George Niemann

George Niemann
Niemann und Otto Benndorf während der Ausgrabungen in Eohesos, 1896; darunter Signatur Niemanns
Querschnitt und Grundriss der Winterreitschule, aus: Palast-Bauten des Barockstils in Wien, 1883ff.

George Niemann (auch in der Schreibweise Georg Niemann, * 12. Juli 1841 in Hannover; † 19. Februar 1912 in Wien) war ein deutsch-österreichischer Architekt, Bauforscher, Archäologe und Künstler. Er gilt als eine der Schlüsselfiguren der ersten großen Phase der österreichischen Archäologie.

George Niemann, Bruder des Schriftstellers August Wilhelm Otto Niemann, absolvierte in seinem Geburtsort Hannover das Polytechnikum. Danach wurde er in Wien Schüler und später auch Mitarbeiter von Theophil Hansen, 1870 schließlich Künstlerhaus-Mitglied. 1873 wurde er an der Akademie der Bildenden Künste in Wien Professor für Perspektive und architektonische Stillehre. Von 1903 bis 1905 war er dort Rektor.

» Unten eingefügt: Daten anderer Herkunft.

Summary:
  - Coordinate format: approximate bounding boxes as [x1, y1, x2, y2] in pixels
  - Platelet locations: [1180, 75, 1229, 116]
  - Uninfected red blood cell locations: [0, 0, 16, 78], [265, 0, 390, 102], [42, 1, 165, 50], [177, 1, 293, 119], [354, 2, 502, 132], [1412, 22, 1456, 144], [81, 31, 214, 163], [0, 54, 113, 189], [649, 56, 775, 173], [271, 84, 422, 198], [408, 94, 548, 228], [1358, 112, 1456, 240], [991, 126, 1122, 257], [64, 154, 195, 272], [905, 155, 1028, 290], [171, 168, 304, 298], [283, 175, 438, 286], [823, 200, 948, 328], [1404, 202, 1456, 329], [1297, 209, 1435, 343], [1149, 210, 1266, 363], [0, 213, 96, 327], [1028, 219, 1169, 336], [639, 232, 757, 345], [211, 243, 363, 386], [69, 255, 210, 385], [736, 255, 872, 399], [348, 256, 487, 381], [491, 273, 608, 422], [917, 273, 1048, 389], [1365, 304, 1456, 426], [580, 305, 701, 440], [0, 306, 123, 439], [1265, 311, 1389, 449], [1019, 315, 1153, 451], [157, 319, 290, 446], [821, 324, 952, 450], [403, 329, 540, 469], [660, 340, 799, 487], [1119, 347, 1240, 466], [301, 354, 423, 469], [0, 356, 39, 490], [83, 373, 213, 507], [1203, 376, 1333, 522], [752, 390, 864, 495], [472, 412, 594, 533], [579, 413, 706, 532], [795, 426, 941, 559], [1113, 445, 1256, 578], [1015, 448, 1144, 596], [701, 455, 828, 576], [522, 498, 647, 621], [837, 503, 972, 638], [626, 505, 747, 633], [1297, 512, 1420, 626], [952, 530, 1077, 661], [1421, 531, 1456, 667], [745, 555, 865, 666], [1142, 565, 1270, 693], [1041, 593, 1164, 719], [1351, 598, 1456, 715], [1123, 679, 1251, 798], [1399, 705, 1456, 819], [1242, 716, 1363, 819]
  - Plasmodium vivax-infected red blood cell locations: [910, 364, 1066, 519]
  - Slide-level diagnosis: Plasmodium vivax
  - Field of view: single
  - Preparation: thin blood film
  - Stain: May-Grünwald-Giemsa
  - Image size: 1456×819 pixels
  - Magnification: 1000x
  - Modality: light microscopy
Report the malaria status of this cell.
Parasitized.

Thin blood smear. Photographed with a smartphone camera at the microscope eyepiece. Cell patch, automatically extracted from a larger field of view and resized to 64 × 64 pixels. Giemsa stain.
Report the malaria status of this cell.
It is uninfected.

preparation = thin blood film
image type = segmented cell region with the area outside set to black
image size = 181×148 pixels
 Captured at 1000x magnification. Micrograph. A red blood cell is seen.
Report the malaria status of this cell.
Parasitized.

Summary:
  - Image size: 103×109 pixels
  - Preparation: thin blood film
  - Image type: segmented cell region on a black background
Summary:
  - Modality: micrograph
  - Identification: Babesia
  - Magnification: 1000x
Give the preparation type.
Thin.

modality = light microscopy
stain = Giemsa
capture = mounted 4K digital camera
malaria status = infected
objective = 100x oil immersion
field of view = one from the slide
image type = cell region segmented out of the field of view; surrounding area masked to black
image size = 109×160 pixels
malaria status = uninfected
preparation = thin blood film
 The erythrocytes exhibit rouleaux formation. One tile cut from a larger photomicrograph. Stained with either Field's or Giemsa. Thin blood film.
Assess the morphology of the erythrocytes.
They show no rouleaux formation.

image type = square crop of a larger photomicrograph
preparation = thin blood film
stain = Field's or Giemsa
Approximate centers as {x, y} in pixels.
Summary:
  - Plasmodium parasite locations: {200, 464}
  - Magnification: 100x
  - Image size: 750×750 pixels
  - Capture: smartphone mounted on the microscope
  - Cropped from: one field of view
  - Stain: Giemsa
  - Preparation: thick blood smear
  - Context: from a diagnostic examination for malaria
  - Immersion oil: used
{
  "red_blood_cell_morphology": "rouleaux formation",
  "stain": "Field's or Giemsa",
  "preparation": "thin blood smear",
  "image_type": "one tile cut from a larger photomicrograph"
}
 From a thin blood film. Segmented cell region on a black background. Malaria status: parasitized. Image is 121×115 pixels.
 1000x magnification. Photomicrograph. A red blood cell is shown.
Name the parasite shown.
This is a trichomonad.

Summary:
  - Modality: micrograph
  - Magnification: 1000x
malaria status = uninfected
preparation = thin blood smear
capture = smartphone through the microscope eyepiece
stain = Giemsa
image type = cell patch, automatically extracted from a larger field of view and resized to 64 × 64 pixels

Seine besondere Bedeutung gewann Niemann als Bauforscher während der ersten großen Unternehmungen Österreichs im Mittelmeerraum. 1873 und 1875 begleitete er Alexander Conze auf dessen Expeditionen nach Samothrake, an denen auch Otto Benndorf und Alois Hauser teilnahmen. Studienreisen führten ihn mit Benndorf danach nach Olympia und London. 1881 und 1882 folgten weitere Expeditionen, nun unter Benndorf, nach Kleinasien, insbesondere nach Karien und Lykien. 1884 und 1885 folgten weitere von Karl Graf Lanckoroński geleitete Expeditionen nach Pisidien und Pamphylien, an der Eugen Petersen als Archäologe teilnahm. 1889/90 begleitete er erneut Benndorf, nun nach Rumänien. Im Tropaeum Trajani bei Adamclissi führte er Bauaufnahmen durch, ebenso 1892 auf Betreiben von Lanckoroński am Dom von Aquileia. Seit 1893 gehörte er zu den ständigen Mitarbeitern der großen österreichischen Ephesos-Grabung. 1904 wurde er zudem von Wilhelm von Hartel mit der Bauaufnahme des Diokletianspalast in Spalato beauftragt. Noch 1910 folgte er dem Ruf Theodor Wiegands, um in Didyma den Apollon-Tempel zu bearbeiten. Letzte Arbeit vor seinem Tod 1912 war am Nereiden-Monument in Xanthos, die er noch beenden konnte.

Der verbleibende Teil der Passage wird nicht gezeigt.